Investor attention likely will remain “hyper-focused on demonstrating capital discipline,” with any negative FCF programs, particularly for smaller E&Ps, to be out of favor, according to Tudor, Pickering, Holt & Co. Large-cap E&Ps with broader exposure should be able to take advantage of prospects in 2019 as they are more able to outspend than their smaller competitors, with stronger balance sheets and a line-of-sight to shareholder returns.

The Fitch Solutions Macro Research team expects to see more oil exploration in 2019 than this year. “Exploration largely dried up following the oil price collapse in 2014, as companies focused on conserving their cash, gearing their spending toward lower risk, lower cost and shorter cycle projects. However, there are signs that exploration activity is starting to recover.”

Deepwater and frontier exploration has shown signs of recovery, with the appetite returning to formerly expensive regions.

“Financial discipline continues to be a key concern for oil companies globally,” the Fitch team said. “Discipline will slacken as prices rise, but fears of peak demand and the longer-term health of the industry will likely keep margins more sharply in focus…”

Competition For Capital

The bigger issue may not be the capex level but how it is allocated, the Fitch team said.

“As the market has recovered, much of the additional cash has been funneled toward shareholders (through dividends and buybacks) rather than toward productive investments. This competition for capital is likely to persist in 2019, continuing to drag on exploration next year.”

Another way to look at capex allocation is exploration drilling, according to Rystad Energy’s team, which issued an analysis in November.

“Of the 100,000 wells drilled globally in 2013, 4% were exploration or appraisal wells,” Rystad noted. “In 2018, this share is expected to drop to only 2% of the 70,000 wells drilled,” for both offshore and onshore markets around the world.
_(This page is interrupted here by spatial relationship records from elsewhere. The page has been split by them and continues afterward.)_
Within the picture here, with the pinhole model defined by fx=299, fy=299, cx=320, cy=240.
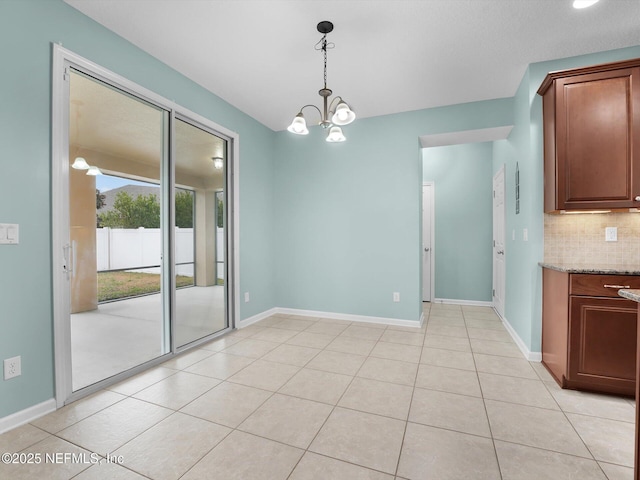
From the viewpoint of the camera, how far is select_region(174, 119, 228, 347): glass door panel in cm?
309

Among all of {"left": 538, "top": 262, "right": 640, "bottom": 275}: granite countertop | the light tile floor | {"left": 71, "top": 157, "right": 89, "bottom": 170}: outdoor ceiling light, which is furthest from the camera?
{"left": 71, "top": 157, "right": 89, "bottom": 170}: outdoor ceiling light

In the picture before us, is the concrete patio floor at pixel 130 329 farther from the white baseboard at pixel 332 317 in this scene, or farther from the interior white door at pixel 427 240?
the interior white door at pixel 427 240

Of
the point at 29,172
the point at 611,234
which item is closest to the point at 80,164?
the point at 29,172

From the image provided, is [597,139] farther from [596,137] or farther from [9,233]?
[9,233]

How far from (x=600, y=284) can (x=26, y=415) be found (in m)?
3.91

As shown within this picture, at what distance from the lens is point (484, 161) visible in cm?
492

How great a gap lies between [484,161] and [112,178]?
5.12m

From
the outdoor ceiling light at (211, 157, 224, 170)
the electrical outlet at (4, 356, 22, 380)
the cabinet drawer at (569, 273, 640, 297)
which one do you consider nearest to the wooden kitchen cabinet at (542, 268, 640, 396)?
the cabinet drawer at (569, 273, 640, 297)

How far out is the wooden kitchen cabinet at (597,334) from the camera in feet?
6.89

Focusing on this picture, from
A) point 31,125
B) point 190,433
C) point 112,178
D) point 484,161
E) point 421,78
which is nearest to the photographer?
point 190,433

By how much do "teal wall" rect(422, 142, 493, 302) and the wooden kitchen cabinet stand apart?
2743 millimetres

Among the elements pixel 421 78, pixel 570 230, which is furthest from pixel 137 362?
pixel 570 230

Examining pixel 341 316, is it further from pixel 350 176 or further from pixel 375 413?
pixel 375 413

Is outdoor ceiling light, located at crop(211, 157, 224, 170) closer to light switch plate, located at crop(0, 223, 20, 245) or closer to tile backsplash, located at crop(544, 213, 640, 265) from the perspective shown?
light switch plate, located at crop(0, 223, 20, 245)
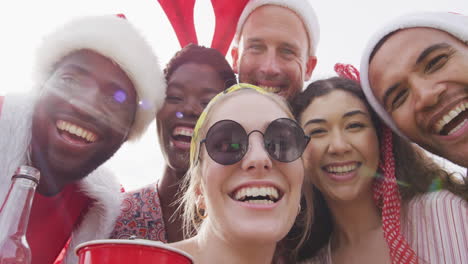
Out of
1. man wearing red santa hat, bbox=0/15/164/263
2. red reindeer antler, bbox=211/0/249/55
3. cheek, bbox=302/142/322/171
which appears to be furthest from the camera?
red reindeer antler, bbox=211/0/249/55

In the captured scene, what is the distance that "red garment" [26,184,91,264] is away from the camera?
2.97 metres

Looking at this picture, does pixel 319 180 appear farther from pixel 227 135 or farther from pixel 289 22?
pixel 289 22

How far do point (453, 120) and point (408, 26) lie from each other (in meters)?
0.83

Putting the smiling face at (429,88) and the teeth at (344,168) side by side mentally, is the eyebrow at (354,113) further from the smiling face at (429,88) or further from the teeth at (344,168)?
the teeth at (344,168)

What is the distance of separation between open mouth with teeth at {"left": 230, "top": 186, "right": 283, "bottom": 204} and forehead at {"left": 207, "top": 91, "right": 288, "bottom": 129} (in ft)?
1.14

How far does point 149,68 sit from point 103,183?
3.60 feet

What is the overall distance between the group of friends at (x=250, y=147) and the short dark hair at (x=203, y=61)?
1cm

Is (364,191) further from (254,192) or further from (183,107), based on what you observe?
(183,107)

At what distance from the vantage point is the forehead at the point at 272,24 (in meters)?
4.25

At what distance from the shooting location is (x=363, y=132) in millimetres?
3059

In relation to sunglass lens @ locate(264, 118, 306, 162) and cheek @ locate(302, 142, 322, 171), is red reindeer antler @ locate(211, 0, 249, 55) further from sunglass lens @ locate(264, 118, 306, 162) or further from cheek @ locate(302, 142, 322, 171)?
sunglass lens @ locate(264, 118, 306, 162)

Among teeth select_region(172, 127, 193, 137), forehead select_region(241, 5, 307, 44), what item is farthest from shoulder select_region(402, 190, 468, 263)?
forehead select_region(241, 5, 307, 44)

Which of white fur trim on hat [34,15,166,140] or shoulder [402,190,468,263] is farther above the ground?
white fur trim on hat [34,15,166,140]

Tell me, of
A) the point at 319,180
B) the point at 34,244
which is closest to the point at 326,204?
the point at 319,180
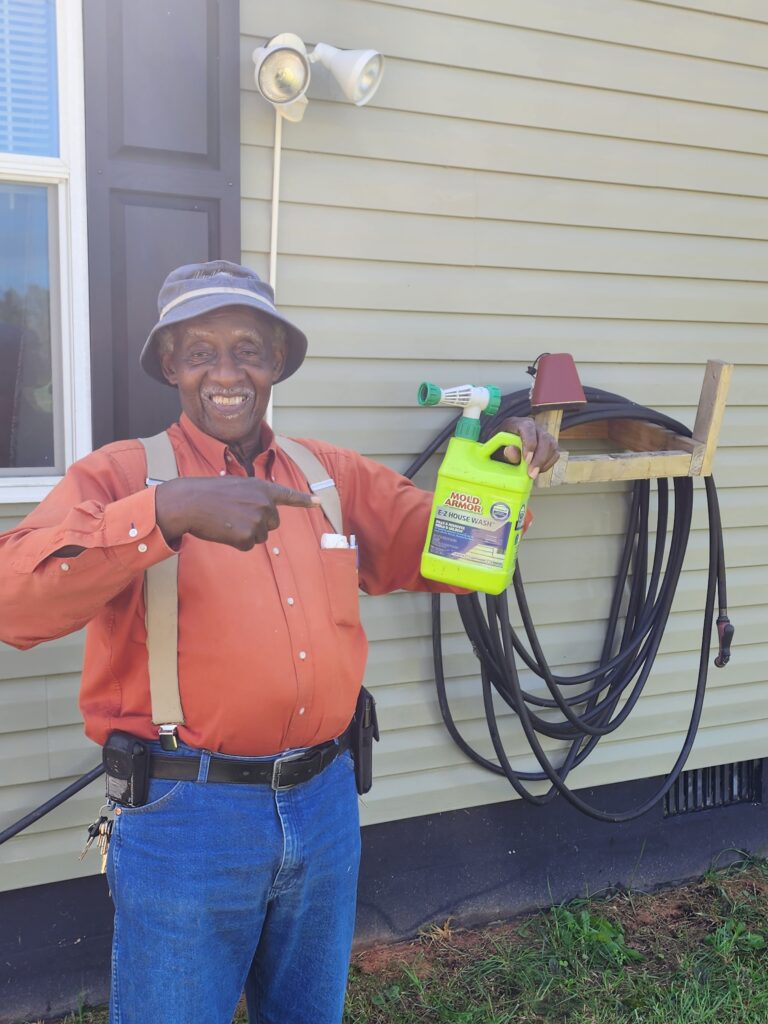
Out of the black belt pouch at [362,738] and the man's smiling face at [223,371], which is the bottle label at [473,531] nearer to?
the black belt pouch at [362,738]

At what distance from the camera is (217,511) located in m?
1.46

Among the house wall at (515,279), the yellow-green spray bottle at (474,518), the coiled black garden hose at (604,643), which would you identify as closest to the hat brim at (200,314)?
the yellow-green spray bottle at (474,518)

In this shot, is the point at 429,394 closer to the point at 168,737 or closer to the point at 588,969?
the point at 168,737

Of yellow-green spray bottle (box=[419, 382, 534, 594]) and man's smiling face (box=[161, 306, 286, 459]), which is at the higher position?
man's smiling face (box=[161, 306, 286, 459])

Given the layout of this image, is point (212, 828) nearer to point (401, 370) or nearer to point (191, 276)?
point (191, 276)

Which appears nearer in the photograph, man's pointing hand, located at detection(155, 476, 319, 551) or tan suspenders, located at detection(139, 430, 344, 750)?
man's pointing hand, located at detection(155, 476, 319, 551)

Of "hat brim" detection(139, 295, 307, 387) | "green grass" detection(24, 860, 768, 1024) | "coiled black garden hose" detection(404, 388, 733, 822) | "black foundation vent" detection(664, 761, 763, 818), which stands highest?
"hat brim" detection(139, 295, 307, 387)

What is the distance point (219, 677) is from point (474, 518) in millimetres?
668

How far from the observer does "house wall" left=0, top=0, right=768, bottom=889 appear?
2.61 meters

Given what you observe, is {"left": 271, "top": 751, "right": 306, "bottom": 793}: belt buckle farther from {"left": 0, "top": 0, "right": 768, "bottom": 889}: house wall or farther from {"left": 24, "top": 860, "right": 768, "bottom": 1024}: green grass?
{"left": 24, "top": 860, "right": 768, "bottom": 1024}: green grass

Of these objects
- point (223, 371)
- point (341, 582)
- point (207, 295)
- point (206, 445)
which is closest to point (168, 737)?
point (341, 582)

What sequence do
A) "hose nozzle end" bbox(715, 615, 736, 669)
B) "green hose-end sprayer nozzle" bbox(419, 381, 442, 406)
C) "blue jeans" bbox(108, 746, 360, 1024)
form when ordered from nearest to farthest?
"blue jeans" bbox(108, 746, 360, 1024) → "green hose-end sprayer nozzle" bbox(419, 381, 442, 406) → "hose nozzle end" bbox(715, 615, 736, 669)

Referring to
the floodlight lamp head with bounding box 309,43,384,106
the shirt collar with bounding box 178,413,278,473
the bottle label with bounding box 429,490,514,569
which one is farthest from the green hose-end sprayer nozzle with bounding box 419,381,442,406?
the floodlight lamp head with bounding box 309,43,384,106

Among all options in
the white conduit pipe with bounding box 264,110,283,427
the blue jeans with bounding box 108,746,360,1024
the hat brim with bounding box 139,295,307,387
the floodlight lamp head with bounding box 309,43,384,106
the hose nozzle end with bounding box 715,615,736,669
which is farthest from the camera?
the hose nozzle end with bounding box 715,615,736,669
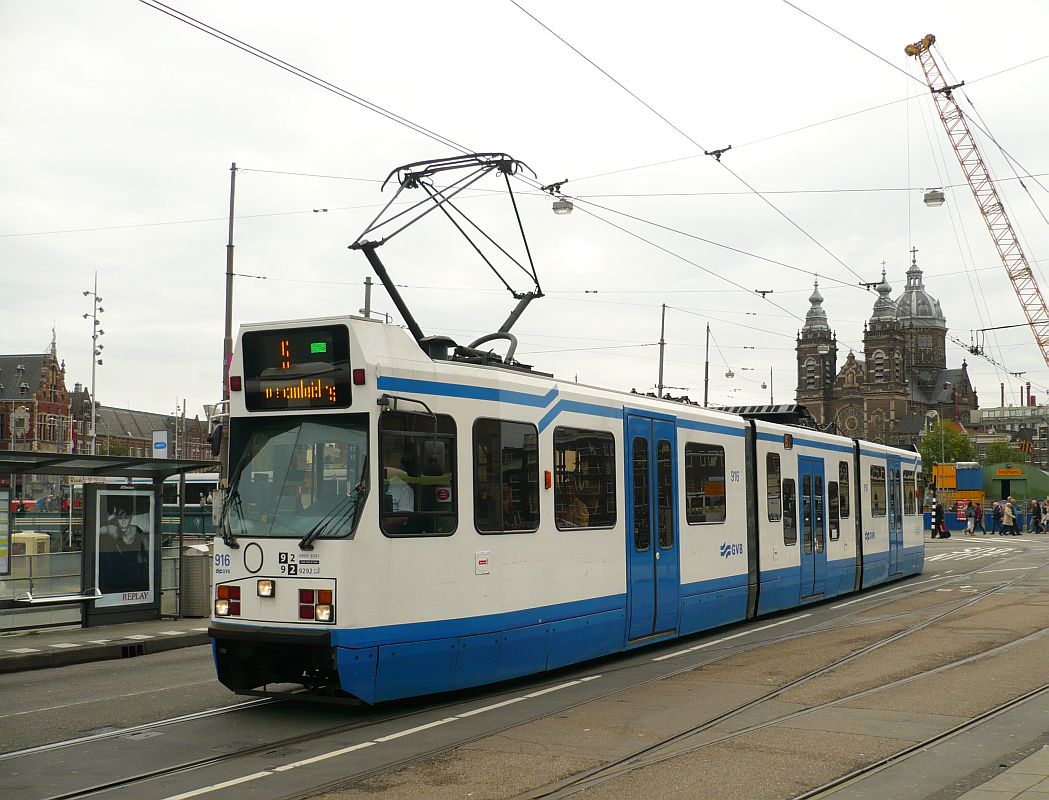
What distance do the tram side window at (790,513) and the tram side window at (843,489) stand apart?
2.48 metres

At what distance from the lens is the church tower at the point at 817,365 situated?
514ft

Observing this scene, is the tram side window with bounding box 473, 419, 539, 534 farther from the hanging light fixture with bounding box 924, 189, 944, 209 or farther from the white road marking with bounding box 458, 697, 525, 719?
the hanging light fixture with bounding box 924, 189, 944, 209

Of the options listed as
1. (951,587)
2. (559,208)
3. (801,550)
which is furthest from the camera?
(951,587)

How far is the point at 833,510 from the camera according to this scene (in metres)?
19.5

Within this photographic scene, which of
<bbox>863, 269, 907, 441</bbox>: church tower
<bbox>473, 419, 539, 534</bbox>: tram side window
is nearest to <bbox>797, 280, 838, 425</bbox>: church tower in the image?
<bbox>863, 269, 907, 441</bbox>: church tower

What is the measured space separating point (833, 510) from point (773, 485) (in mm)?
3010

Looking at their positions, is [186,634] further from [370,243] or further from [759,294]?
[759,294]

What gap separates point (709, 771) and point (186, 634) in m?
10.5

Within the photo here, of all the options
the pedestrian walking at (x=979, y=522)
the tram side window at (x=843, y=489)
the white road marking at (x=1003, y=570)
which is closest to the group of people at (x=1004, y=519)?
the pedestrian walking at (x=979, y=522)

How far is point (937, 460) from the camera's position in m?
126

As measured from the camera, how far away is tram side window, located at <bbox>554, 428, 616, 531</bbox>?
37.3 feet

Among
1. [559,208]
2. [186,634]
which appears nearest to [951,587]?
[559,208]

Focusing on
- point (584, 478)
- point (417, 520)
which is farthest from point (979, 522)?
point (417, 520)

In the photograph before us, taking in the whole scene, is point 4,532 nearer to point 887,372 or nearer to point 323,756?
point 323,756
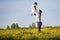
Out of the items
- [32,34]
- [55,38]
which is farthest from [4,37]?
[55,38]

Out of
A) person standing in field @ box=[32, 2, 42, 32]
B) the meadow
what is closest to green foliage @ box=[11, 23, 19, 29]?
the meadow

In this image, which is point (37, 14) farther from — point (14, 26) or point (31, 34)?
point (14, 26)

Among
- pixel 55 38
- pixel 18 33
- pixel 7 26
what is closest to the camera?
pixel 55 38

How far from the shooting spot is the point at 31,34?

A willingness to invest more in exploration in 2019 and beyond “is likely,” said Rystad analysts. However, it may depend on production results in 4Q2018.

“Given actual performance to date and changes in the production forecasts provided, selected shale operators need to increase production by 5.5% on average during 4Q2018 to achieve full year mid-point oil guidance estimates,” Rystad analysts said of North America’s E&Ps.

Many capex budgets were increased in 2Q2018 on average by 8%, while in the second half of the year, most maintained full-year spending guidance. These strategies, said analysts, “are expected to remain the focus of 2019 operations as well.”